Panel member William Krummel wrote the fire department should "significantly increase minority representation through active and imaginative recruiting" and encourage the advancement of minority members. He suggested the department "greatly increase (its) interaction with the minority community, with the emphasis on the community coming to see the (department) as theirs."

McCarthy said the department enjoys a good relationship with the community, noting two recent occasions on which firefighters helped blaze victims after the flames were extinguished. Firefighters found pro bono services for a family that lost everything, and helped pay funeral expenses for a victim in a fatal blaze, he said.

"Is there room for the fire department to expand . . . some of its services or have closer interaction with community groups? Absolutely," McCarthy said.

Carvin Hilliard, another panel member, wrote the department must recruit more women and minorities, and they must be part of the department's "leadership structure." The department has never had a female firefighter.

Hilliard recommended having McCarthy report quarterly to the Health, Welfare and Public Safety Committee on the department's progress in hiring more women and minorities.

McCarthy reiterated a sentiment he's repeated publicly: that the fire department should reflect the diverse community it serves.

The department examined "best practices" across the country for minority recruitment and employment. When tests for prospective firefighters and promotional exams are administered, the department wants to ensure there is no "built-in bias," McCarthy said.

Changes were made for the most recent entry-level testing process last year, attracting double the number of minority candidates it did in 2001, he said.

"That still didn't resolve the issue of increasing (minority) employment," McCarthy said.

While the results of last year's test will remain valid for two to three years, the chief said recruitment must be ongoing and not occur only in the months before the next test.

Bolden wrote that fire department attitudes toward "racial banter" were "much too passive;" Romano recommended city departments collaborate to create a code of conduct manual for employees.

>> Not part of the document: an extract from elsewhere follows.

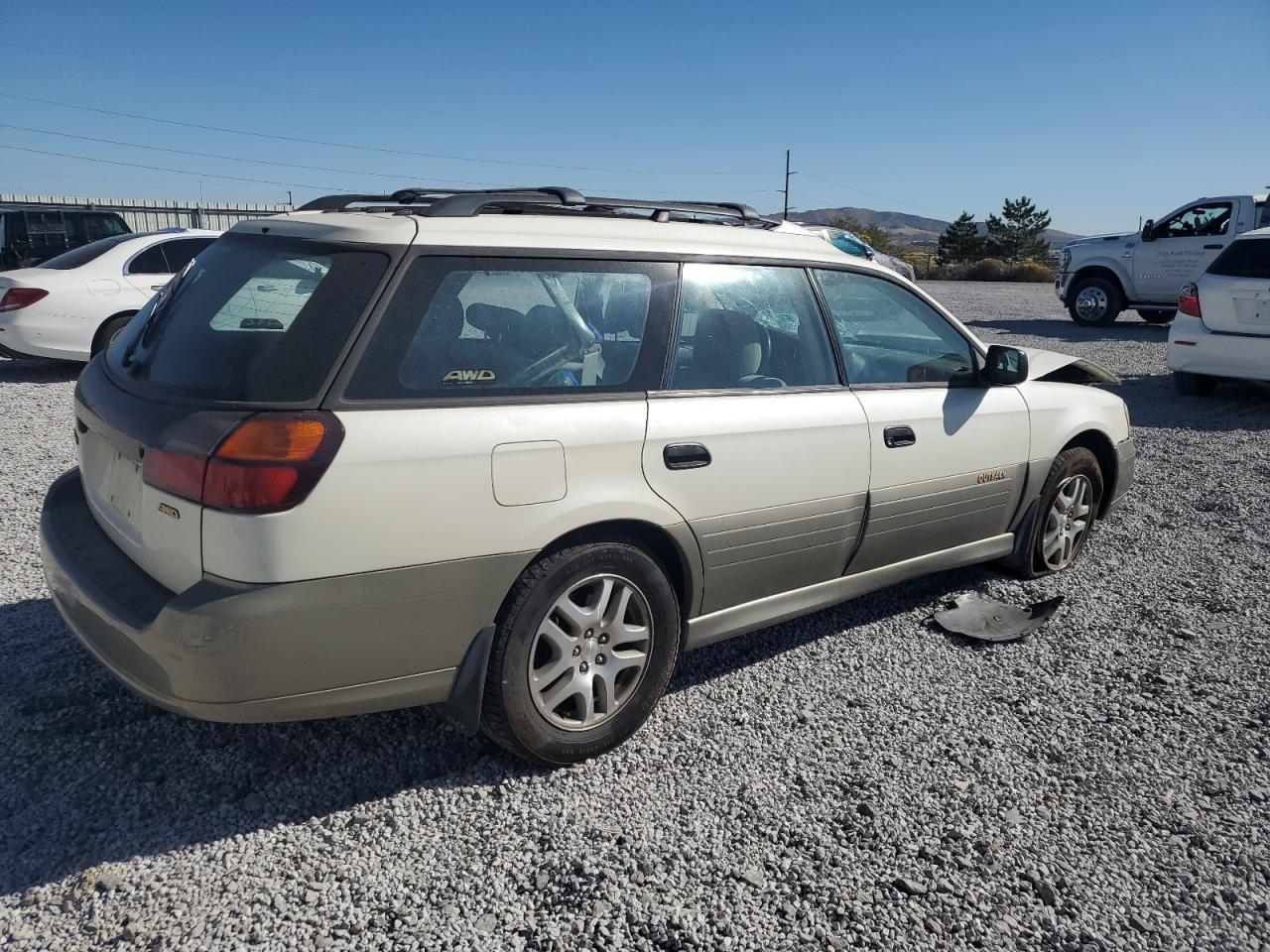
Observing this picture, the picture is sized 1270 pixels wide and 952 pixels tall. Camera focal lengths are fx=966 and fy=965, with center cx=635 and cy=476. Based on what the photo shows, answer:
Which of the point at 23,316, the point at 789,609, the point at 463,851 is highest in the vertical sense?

The fire department plans to create such a manual in accordance with a recommendation from 3-D Seminars LLC, a firm hired to study race relations at the department after the controversy surrounding the firehouse video.

The manual, to be written with 3-D, will address appropriate language and behavior. It will outline ways that members of each level of the department's hierarchy should respond to inappropriateness, McCarthy said.